925.919 Butir Pil Jin dan Obat Penenang Dijual Bebas

  Jumat, 11 Agustus 2017 16:39
Polisi menunjukkan penjual obat terlarang bersama barang bukti puluhan ribu obat daftar G. (Putra/Metropolitan/JawaPos.com)

Berita Terkait

BPOM melakukan operasi pemberantasan peredaran obat penenang dan obat keras yang dijual bebas di toko. Padahal penjualan obat itu sudah diatur ketat dan bahkan sudah tidak ada lagi izin edarnya. Dari 10 kota yang dirazia, ditemukan 13 jenis obat yang tidak boleh asal dijual.

Kepala BPOM Penny K. Lukito menuturkan, Kota yang menjadi sasaran razia tersebut yakni di Jakarta, Bandung, Semarang, Surabaya, Banjarmasin, Mataram, Denpasar, Makassar, Serang, dan Palangka Raya.

Sasaran operasi pada Juli itu adalah obat-obat keras yang dijual di toko obat, toko kosmetik, dan toko kelontong. Hasilnya, ditemukan 13 jenis obat dengan total 925.919 pieces senilai Rp 3,1 miliar yang diduga melanggar ketentuan.

Obat ilegal yang sering disalahgunakan, antara lain, Hexymer, Dextromethorphan, Tramadol, Stronginal, Charnophen, Trihexyphenidyl, dan Somadril Compositum.

Obat-obat tersebut kini semakin populer dan digemari karena berfungsi hampir sama dengan narkotika sebagai penenang saraf serta mudah didapat. Harganya pun relatif lebih murah.

"Di Kalimantan Selatan, misalnya, penyalahgunaan Charnophen atau yang dikenal dengan pil jin itu tertinggi. Sekitar 76 persen penggunaan narkoba lainnya seperti ganja atau ineks," ungkapnya.
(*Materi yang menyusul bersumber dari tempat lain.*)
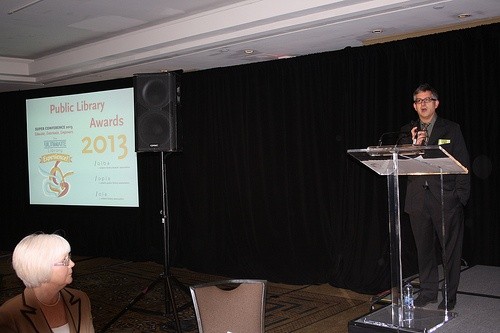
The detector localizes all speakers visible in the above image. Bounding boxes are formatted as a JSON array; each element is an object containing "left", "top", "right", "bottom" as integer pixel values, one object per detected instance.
[{"left": 132, "top": 70, "right": 177, "bottom": 152}]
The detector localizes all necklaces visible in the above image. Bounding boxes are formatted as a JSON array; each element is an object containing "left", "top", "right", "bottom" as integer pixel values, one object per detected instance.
[{"left": 37, "top": 292, "right": 61, "bottom": 306}]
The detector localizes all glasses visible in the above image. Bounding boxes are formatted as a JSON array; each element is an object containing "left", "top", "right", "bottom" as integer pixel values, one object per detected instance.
[
  {"left": 414, "top": 97, "right": 437, "bottom": 104},
  {"left": 53, "top": 253, "right": 71, "bottom": 266}
]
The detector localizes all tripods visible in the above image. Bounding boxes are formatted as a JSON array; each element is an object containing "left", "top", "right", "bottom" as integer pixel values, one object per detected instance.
[{"left": 101, "top": 151, "right": 197, "bottom": 333}]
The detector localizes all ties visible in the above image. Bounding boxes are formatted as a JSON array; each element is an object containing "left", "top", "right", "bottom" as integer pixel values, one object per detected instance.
[{"left": 421, "top": 122, "right": 431, "bottom": 146}]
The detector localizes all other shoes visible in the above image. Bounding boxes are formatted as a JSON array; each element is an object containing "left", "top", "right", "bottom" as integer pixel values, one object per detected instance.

Kepala Pusat Penyidikan Obat dan Makanan BPOM Hendri Siswadi menambahkan, izin edar Charnophen sebenarnya sudah dicabut. Meski begitu, obat penenang tersebut tetap beredar. Bahkan, harganya lebih tinggi.
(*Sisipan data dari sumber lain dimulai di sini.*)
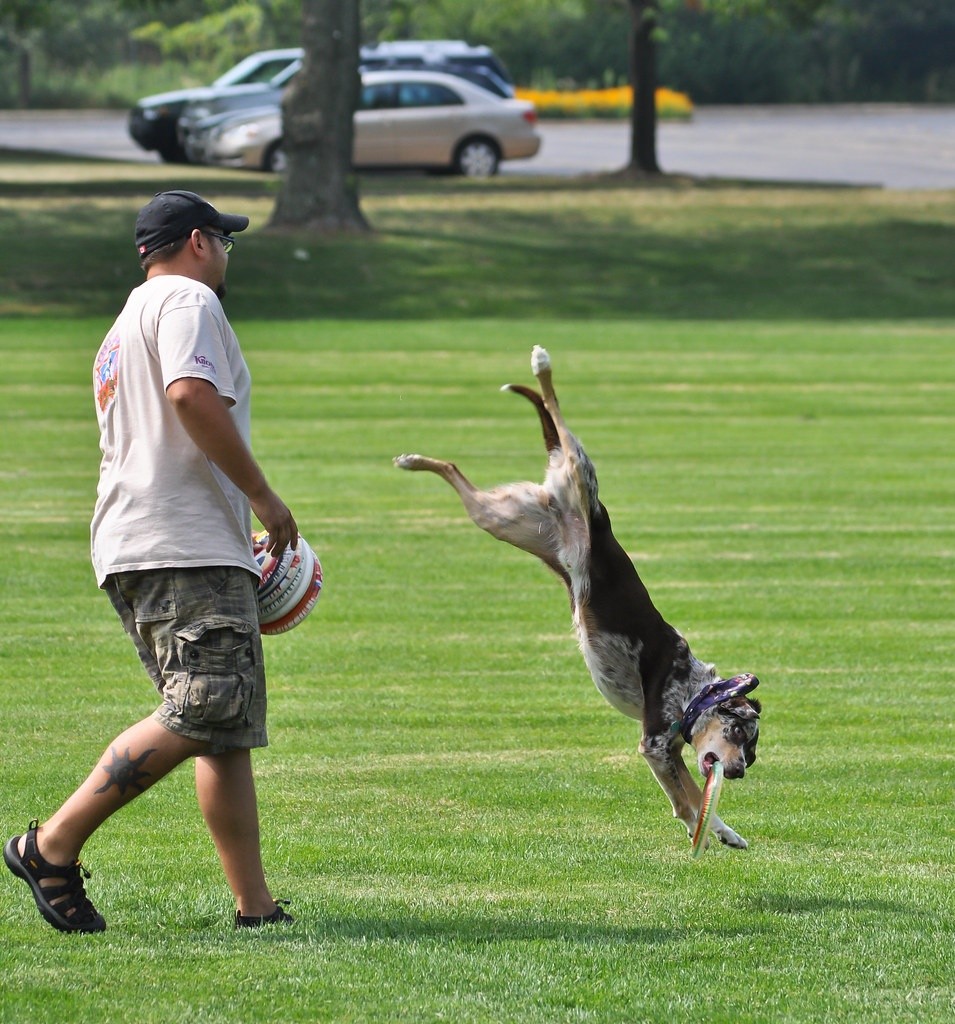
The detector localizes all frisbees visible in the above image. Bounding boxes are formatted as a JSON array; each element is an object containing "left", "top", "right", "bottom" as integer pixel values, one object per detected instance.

Dulu harganya hanya Rp 6 ribu untuk 10 butir, sedangkan sekarang bisa Rp 50 ribu di pasar gelap. "Biasanya dicampurkan kopi," ujar dia.
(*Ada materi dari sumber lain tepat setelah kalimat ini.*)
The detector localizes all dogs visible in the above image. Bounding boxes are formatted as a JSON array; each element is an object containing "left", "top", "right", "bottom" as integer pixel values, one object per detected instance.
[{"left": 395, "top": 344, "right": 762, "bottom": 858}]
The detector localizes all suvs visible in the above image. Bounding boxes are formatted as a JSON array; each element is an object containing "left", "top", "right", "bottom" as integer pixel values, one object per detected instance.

Selain itu, penggunaan obat keras yang dilarang juga beredar di Bima, Nusa Tenggara Barat. Bedanya, ditemukan banyak Tramadol. Dari hasil penyelidikan BPOM, cara membawa obat penenang tersebut tidak standar. Yaitu dibawa dengan karung yang diletakkan di dalam mobil dan diseberangkan dengan kapal. "Padahal, ada standar distribusi yang harus dipatuhi," ungkap dia.